The fascination with mid cap funds continues and JM Small & Mid-Cap Fund (JMSMF), an open-ended fund, is the latest mid cap fund to join the bandwagon. Although, the NFO is similar to other mid cap funds in many aspects, there are some unique features that we have highlighted later in the note.
Personalfn's view on investments in mid/small cap stocks:
Mid cap companies tend to be under-researched ones, thereby providing an investment opportunity that is yet to be identified by the market. Investments in such companies offer high growth potential and the opportunity to clock above-average returns over the long-term horizon.
On the flipside, since mid-sized companies are often under-researched, there is a fair chance that some reasons for "not investing" could be overlooked. As risk control measures and corporate governance tend to be neglected, the chance of manipulation in such companies is higher. Similarly, there is a possibility that the stock is illiquid even after considerable time making it an unviable proposition for the fund manager.
Sandip Sabharwal, former fund manager at SBI Mutual Fund, who has become something of a 'mid cap guru' will manage JMSMF. Before we give our views on this point, let us understand what Sabharwal brings to the table in terms of expertise and experience. Sabharwal was associated with SBI Mutual Fund for over a decade-long period ending in 2005. The last 3 years of his tenure in SBI Mutual Fund saw him catapult SBI Mutual Fund's mid cap funds (particularly Magnum Global Fund) into a virtual brand name. It was during this period that his skills in identifying mid caps early on gained widespread recognition.

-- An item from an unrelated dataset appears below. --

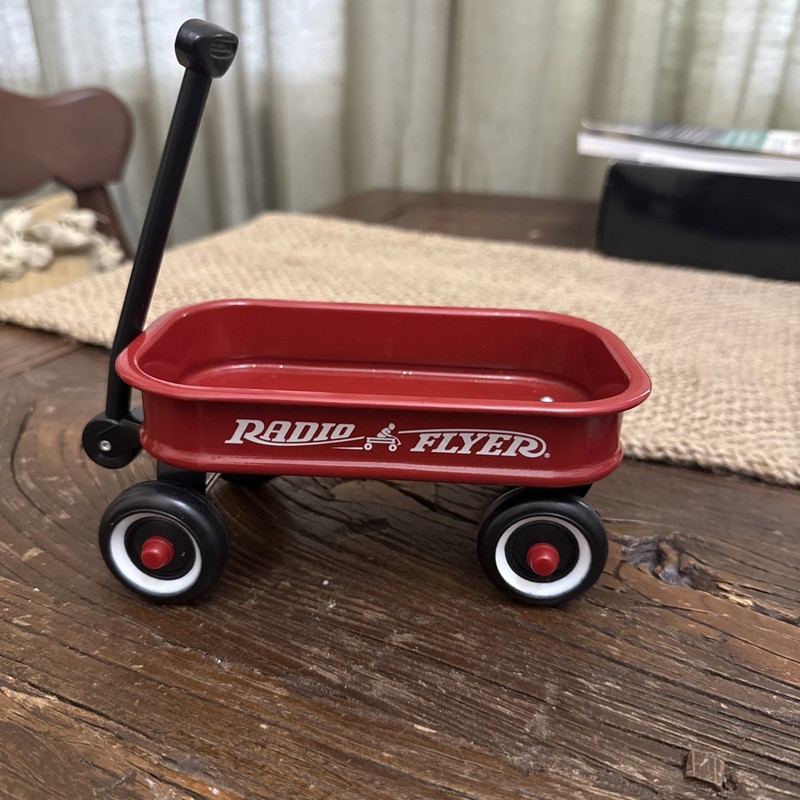Radio Flyer W5 Mini Little Toy Wagon- Red with /White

However, certain transactions he had done earlier on in SBI Mutual Fund came under the scanner and are now being investigated by authorities. This was one reason why he quit Lotus India Mutual Fund (which he had joined after quitting SBI Mutual Fund). Either ways, we are not in a position to comment on this issue. To investors who are investing in JMSMF mainly for the value that Sabharwal can add to a mid cap portfolio, we would like to highlight the fallacy of such a move.
To begin with, Sabharwal's association with JMSMF depends on the outcome of the pending investigations. More importantly, at Personalfn we have always been votaries of the team-based style of fund management. According to this style, systems and processes hold sway as opposed to a star fund manager's intuition. This ensures investment decisions are based on consensus. No single individual is deemed indispensable and therefore if and when a fund manager quits the fund house, investors are not unduly concerned because there is a team in place that takes all decisions based on pre-determined processes. Therefore, if you must opt for JMSMF do so because of the team and not because of an individual.
As far as its investment team is concerned, it has achieved little of note. JM Financial Mutual Fund's track record in managing equity funds is rather dismal. For instance, JM Equity Fund (a diversified equity fund) has grown by 29.4% CAGR and 35.6% CAGR over 3-Yr and 5-Yr respectively. Compare this with the performance of well-managed diversified equity funds like DSP ML Opportunities (36.0% CAGR and 44.1% CAGR over 3-Yr and 5-Yr respectively) or HDFC Top 200 Fund (36.2% CAGR and 44.3 CAGR over 3-Yr and 5-Yr respectively).
In our view, investors must give JMSMF a miss in favour of existing, well-managed mid cap funds like Franklin Prima Fund (36.0% CAGR and 48.0% CAGR over 3-Yr and 5-Yr respectively) and Sundaram BNP Paribas Select Midcap (52.6% CAGR over 3-Yr). They can evaluate JMSMF's performance over the long-term (3-5 years) and take a revised view at a later stage.